::: EXTRAIT CITÉ :::

Je suis arrivé sur le terrain d’aviation accidenté et non pavé près d’Al-Arish dans le Nord-Sinaï égyptien la semaine dernière alors que des avions cargo militaires américains livraient des palettes d’aide humanitaire destinées à Gaza. La scène était une démonstration chorégraphiée de l’engagement américain à répondre à la crise humanitaire, mais sur le terrain, la réalité raconte une histoire bien plus complexe.
« Nous déplaçons des fournitures, mais le système de distribution à l’intérieur de Gaza s’est presque effondré, » m’a confié un responsable logistique de l’ONU qui a demandé l’anonymat pour des raisons de sécurité. « L’aide s’accumule pendant que des gens meurent de faim à quelques kilomètres.«
L’initiative américaine tant vantée d’établir une jetée temporaire pour les livraisons maritimes a fait face à de multiples retards et à un scepticisme croissant. Annoncée initialement par le président Biden lors de son discours sur l’état de l’Union en mars, la jetée flottante devait permettre la livraison quotidienne de jusqu’à 150 camions d’aide. Pourtant, des pannes mécaniques, une mer agitée et des préoccupations de sécurité ont entravé les opérations, la jetée ayant été démontée et réassemblée à plusieurs reprises.

::: DONNÉES FOURNIES :::

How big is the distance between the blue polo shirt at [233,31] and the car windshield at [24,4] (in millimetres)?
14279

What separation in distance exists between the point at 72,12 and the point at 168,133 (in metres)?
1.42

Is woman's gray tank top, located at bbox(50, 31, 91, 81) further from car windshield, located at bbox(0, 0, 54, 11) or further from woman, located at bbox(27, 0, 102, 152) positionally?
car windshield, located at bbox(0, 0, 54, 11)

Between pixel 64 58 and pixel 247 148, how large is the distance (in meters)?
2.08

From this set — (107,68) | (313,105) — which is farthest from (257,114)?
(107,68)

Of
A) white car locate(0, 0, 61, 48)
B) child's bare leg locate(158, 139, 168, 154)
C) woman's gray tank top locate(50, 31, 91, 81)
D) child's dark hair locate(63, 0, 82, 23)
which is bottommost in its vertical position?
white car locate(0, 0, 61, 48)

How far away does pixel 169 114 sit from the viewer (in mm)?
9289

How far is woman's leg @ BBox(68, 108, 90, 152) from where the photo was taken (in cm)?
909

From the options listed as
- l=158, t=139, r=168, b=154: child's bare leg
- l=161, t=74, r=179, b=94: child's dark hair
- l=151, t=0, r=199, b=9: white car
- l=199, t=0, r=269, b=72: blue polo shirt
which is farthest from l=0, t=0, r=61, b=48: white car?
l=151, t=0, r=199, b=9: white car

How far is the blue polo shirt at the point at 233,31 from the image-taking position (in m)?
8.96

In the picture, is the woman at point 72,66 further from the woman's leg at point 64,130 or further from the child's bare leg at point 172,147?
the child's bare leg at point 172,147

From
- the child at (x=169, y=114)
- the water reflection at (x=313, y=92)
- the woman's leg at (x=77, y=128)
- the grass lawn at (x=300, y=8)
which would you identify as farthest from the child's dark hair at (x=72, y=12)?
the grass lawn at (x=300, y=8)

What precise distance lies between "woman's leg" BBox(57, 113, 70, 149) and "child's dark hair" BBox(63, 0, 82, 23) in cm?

:::

**CONSIGNES**
**a.** D'après le texte sur l'aide destinée à Gaza, combien de camions d'aide la jetée flottante devait-elle permettre de livrer chaque jour ?
**b.** Poursuivez le texte sur l'aide destinée à Gaza à partir de sa dernière phrase.

**RÉPONSES**
**a.** Elle devait permettre la livraison quotidienne de jusqu'à 150 camions d'aide.

**b.**
Selon les données de l’USAID, seule une fraction de l’aide prévue a réellement atteint les civils à Gaza depuis que la jetée est devenue opérationnelle en mai. Environ 100 000 Palestiniens font face à une « faim catastrophique » dans le nord de Gaza, selon le Bureau des Nations Unies pour la coordination des affaires humanitaires, avec des cas de malnutrition en forte augmentation sur tout le territoire.
La bande de Gaza, qui abrite 2,3 millions de personnes, est sous siège presque total depuis les attaques du 7 octobre, les passages terrestres traditionnels étant fortement restreints. Cela a créé un goulot d’étranglement que même les efforts internationaux bien intentionnés peinent à surmonter.
« La jetée est une solution technique à un problème politique, » m’a expliqué par téléphone Dr. Sara Roy, chercheuse principale au Centre d’études moyen-orientales de l’Université Harvard. « Sans aborder les restrictions sous-jacentes sur la circulation et l’accès, ces méthodes alternatives de livraison seront toujours insuffisantes. »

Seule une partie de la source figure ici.